Murray was completely outplayed in the opening set by Nishikori but fought back to win 2-6 6-1 7-6 (7/0) 6-1 on Court Philippe Chatrier.

Murray said: "He was dictating all the points in the first set, making me move a lot. It was quite windy today and that made it difficult. Once I found a bit of rhythm I started to control things a little bit more."

Turning

The turning point came at deuce in the third game of the second set, when Murray caught his ball toss and was sanctioned by umpire Carlos Ramos for taking too long between serves.

Having already received a time violation early in the opening set, Murray was penalised a first serve.

He argued his case with Ramos to no avail but the Scot is never more dangerous than when he has a sense of grievance.

After a shaky second serve was dumped long by Nishikori, the eighth seed went completely off the boil and did not win another game in the set.

This was a strange match, with both men rarely playing well at the same time and Nishikori's level in particular going up and down like a yo-yo.

The Japanese is one of the sweetest ball-strikers in the game but is also prone to lapses both in concentration and judgment.
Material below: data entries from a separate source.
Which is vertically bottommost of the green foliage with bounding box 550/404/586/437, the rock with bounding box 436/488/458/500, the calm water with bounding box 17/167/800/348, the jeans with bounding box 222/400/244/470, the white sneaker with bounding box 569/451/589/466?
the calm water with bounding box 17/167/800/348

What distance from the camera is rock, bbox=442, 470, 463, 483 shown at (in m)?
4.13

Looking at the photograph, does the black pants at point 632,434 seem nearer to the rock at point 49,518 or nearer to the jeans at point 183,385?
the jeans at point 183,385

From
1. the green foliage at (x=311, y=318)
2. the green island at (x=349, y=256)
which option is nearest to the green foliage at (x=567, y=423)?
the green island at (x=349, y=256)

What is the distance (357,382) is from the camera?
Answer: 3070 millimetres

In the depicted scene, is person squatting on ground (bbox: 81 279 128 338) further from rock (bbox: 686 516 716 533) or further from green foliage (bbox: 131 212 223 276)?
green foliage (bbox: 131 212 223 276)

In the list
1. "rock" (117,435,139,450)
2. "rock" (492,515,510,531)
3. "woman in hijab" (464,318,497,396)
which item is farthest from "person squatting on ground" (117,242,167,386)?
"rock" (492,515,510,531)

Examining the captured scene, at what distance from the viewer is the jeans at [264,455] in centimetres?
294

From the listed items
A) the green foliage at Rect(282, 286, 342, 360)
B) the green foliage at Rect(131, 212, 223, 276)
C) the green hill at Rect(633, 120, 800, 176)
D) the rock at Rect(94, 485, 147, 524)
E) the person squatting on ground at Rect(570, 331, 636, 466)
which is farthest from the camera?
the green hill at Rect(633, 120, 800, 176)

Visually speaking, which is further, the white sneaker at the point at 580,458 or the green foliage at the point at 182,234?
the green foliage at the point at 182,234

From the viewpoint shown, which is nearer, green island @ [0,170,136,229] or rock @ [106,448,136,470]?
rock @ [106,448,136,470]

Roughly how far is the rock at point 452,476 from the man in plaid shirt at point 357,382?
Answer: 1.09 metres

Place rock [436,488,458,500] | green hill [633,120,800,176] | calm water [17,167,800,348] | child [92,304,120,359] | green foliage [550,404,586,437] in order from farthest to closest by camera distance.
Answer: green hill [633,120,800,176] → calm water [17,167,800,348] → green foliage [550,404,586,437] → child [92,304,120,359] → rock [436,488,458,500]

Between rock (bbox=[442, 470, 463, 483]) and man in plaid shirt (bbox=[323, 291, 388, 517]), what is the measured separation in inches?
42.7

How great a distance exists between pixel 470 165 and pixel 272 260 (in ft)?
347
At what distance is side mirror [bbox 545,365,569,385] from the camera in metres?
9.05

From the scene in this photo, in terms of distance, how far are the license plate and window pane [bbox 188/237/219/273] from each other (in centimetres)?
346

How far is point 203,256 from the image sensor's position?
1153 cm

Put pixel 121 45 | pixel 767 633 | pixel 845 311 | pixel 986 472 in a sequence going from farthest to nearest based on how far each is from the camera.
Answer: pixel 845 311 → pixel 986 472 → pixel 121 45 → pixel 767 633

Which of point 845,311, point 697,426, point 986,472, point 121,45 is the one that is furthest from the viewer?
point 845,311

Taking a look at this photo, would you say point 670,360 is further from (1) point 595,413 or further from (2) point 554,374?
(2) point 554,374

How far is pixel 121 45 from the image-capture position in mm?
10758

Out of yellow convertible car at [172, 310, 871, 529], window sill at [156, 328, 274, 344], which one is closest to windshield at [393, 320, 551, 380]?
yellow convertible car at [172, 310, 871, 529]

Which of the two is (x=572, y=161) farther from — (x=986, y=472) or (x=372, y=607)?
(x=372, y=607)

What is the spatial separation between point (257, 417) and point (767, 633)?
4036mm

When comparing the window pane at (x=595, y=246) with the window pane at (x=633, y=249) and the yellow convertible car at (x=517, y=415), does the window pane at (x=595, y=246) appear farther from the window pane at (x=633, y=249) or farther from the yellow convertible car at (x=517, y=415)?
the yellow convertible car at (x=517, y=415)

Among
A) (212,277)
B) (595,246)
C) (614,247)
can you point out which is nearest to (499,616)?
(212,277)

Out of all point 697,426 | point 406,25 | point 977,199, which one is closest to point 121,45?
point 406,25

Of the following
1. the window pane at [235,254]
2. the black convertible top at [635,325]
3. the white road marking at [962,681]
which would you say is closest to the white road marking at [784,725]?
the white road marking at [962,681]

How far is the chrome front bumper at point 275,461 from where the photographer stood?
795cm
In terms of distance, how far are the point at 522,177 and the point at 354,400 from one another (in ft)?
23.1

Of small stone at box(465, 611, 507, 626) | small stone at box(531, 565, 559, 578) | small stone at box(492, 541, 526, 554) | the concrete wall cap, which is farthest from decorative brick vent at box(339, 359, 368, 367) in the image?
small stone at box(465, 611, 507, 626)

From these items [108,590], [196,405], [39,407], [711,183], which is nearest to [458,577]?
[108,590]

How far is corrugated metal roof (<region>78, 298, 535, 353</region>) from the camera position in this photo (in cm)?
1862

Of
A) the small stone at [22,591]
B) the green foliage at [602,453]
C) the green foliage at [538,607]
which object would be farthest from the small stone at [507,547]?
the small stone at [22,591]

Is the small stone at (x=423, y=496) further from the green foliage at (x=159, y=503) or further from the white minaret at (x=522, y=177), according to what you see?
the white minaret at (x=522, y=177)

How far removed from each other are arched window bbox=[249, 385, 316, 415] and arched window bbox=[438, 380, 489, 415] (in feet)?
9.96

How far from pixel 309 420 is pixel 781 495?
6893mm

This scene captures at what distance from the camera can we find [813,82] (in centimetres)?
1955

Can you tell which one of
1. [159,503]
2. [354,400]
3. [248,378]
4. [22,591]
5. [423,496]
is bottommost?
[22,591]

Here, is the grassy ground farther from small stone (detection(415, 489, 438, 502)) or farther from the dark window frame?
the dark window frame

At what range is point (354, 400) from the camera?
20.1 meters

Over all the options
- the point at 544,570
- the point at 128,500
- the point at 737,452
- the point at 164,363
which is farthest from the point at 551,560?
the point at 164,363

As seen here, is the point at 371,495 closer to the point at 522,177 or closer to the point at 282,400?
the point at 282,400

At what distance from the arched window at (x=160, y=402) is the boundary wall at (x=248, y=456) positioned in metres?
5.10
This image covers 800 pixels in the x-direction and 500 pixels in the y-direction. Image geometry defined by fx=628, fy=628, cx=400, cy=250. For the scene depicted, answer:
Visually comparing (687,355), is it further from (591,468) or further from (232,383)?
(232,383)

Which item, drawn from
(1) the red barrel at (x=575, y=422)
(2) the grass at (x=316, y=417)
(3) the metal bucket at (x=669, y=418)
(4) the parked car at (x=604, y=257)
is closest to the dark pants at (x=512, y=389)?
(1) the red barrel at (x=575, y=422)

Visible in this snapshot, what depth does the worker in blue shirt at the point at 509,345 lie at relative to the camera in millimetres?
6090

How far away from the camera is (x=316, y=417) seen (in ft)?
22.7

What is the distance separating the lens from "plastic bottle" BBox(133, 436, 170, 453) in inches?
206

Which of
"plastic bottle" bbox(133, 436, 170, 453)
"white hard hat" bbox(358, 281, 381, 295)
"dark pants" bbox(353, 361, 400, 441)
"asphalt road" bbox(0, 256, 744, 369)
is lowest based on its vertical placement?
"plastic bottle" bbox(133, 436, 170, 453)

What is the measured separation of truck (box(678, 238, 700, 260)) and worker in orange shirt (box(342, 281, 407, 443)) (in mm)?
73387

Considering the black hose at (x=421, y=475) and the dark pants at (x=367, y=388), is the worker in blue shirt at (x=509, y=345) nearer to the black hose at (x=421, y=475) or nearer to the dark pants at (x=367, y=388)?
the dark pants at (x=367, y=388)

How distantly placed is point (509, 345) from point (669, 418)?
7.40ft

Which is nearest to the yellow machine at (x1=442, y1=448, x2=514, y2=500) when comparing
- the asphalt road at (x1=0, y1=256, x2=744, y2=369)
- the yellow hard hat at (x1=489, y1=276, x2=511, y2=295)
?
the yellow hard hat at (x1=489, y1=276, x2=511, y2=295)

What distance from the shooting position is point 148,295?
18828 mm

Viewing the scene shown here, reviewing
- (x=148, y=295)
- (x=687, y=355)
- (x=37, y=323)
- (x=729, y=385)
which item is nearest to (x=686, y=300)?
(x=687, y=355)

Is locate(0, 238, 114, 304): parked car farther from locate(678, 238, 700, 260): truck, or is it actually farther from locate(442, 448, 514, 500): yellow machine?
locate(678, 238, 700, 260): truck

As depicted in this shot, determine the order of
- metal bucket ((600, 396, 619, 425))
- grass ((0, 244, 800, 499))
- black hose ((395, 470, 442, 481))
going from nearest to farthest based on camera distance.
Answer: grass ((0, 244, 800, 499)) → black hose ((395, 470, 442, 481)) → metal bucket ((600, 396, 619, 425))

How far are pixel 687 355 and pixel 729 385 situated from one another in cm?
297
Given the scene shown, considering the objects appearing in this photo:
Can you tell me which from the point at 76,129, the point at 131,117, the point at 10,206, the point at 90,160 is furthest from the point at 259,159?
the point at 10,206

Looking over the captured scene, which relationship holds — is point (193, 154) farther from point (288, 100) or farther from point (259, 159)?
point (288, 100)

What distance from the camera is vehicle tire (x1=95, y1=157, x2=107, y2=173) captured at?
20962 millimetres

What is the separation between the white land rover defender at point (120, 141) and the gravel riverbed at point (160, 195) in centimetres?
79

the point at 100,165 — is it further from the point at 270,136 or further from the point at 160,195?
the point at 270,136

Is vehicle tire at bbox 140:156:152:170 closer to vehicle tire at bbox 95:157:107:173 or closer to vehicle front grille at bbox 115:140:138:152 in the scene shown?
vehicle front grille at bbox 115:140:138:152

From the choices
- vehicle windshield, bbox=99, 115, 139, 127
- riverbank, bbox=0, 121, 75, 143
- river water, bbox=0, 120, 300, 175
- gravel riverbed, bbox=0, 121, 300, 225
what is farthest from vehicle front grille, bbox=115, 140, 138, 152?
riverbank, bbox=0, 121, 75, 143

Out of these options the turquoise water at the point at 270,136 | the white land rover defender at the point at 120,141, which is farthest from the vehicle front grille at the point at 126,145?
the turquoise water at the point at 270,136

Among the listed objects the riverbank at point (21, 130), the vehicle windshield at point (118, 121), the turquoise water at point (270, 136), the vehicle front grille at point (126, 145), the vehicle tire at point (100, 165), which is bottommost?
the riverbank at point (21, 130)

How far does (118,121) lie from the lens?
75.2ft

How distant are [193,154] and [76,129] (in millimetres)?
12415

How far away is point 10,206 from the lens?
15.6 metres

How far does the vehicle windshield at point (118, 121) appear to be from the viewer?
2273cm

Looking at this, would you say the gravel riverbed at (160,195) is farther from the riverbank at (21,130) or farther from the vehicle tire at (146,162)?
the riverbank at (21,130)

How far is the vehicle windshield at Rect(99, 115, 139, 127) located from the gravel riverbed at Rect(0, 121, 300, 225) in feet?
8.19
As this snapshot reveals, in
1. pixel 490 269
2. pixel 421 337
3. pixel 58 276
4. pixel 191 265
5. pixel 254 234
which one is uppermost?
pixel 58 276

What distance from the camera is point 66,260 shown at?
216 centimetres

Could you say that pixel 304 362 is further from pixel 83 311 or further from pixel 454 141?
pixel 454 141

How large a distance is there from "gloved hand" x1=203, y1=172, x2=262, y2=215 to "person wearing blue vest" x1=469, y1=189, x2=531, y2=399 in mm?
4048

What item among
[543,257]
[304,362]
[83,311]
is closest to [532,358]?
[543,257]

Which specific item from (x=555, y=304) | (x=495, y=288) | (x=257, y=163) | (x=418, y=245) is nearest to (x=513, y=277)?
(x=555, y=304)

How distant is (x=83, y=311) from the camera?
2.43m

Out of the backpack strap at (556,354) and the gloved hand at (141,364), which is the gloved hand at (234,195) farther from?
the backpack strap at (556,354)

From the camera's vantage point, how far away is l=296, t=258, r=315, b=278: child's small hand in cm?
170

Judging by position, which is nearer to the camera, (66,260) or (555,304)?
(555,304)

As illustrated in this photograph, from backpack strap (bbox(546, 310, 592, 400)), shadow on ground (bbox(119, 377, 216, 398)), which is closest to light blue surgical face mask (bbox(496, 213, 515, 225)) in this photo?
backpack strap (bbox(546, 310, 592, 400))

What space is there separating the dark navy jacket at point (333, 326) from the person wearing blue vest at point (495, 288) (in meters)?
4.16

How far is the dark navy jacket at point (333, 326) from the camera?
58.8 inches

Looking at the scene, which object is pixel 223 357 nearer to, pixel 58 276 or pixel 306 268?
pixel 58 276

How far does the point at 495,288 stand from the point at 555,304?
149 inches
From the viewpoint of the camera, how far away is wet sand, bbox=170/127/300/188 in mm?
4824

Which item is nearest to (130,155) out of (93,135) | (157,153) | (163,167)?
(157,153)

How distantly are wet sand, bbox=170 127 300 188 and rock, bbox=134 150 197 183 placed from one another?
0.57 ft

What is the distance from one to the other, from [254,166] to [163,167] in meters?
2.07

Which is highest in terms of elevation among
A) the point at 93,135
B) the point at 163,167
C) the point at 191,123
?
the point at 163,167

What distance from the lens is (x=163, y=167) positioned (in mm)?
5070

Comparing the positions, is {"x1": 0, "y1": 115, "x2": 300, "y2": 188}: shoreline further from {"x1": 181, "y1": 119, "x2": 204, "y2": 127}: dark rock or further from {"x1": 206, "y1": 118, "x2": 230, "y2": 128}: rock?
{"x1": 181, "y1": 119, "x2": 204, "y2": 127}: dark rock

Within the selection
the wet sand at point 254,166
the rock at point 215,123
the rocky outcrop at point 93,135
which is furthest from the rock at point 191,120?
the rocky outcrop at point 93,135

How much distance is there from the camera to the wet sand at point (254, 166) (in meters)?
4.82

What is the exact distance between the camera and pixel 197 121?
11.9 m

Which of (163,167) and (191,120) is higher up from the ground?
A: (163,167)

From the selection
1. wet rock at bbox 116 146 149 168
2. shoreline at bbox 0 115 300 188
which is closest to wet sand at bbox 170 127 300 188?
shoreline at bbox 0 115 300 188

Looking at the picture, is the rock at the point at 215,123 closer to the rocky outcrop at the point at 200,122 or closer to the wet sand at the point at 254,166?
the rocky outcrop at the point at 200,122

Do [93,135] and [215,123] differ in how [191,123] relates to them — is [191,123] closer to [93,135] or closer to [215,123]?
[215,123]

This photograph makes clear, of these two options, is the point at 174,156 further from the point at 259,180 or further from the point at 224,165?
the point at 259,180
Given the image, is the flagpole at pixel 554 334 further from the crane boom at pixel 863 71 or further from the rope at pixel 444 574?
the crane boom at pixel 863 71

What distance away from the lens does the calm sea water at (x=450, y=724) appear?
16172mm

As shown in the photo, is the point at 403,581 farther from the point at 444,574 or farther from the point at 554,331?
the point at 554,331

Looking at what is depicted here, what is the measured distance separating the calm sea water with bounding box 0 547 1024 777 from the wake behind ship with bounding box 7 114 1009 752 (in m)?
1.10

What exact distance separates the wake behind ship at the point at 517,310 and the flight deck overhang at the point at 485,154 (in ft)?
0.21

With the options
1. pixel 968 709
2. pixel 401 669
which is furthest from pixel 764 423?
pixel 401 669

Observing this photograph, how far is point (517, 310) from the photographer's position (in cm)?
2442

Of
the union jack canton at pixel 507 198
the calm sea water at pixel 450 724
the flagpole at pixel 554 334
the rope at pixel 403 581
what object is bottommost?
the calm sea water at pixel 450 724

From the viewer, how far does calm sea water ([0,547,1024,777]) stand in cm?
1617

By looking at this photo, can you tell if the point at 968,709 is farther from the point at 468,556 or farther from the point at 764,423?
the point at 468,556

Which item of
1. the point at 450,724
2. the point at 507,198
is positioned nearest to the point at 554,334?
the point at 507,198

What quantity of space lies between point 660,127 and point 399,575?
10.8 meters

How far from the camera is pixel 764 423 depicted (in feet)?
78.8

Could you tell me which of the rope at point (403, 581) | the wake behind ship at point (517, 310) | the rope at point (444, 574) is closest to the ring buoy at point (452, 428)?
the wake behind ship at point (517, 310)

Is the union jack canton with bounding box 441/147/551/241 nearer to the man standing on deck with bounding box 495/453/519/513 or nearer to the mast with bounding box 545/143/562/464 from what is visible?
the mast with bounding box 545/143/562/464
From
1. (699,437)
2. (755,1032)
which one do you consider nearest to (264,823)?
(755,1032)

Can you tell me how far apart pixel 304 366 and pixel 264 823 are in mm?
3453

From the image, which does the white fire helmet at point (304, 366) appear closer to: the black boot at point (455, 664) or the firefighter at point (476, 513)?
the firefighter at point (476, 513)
He can also be extremely resilient as he showed in nearly beating Murray from two sets down in Davis Cup last March and especially in his quarter-final victory over the Scot at the US Open nine months ago.

Remarkably, Nishikori said he could not remember the match at all despite it being both a dramatic five-setter and one of the biggest wins of his career.

Murray had not forgotten having looked in control at two sets to one up before letting the match slip away. He was in that position again after taking a crucial third set 7-0 in a tie-break Nishikori will certainly want to forget in a hurry.

Murray had twice led by a break, at 3-2 and 6-5, but both times dropped serve immediately thereafter. He was then broken again in the opening game of the fourth set, beating his thigh in frustration as the contest threatened to become complicated again.

But that would prove the only game Nishikori would win in the set, with Murray joining his coach Ivan Lendl and Andre Agassi by making his fifth Roland Garros semi-final - the sixth best in the Open era.

If he wants to replicate last year's run to the final, he will have to up his level to beat third seed Wawrinka, who is yet to drop a set.

The 2015 champion demolished Marin Cilic, who has been in fine form himself this fortnight, 6-3 6-3 6-1 in just an hour and 40 minutes.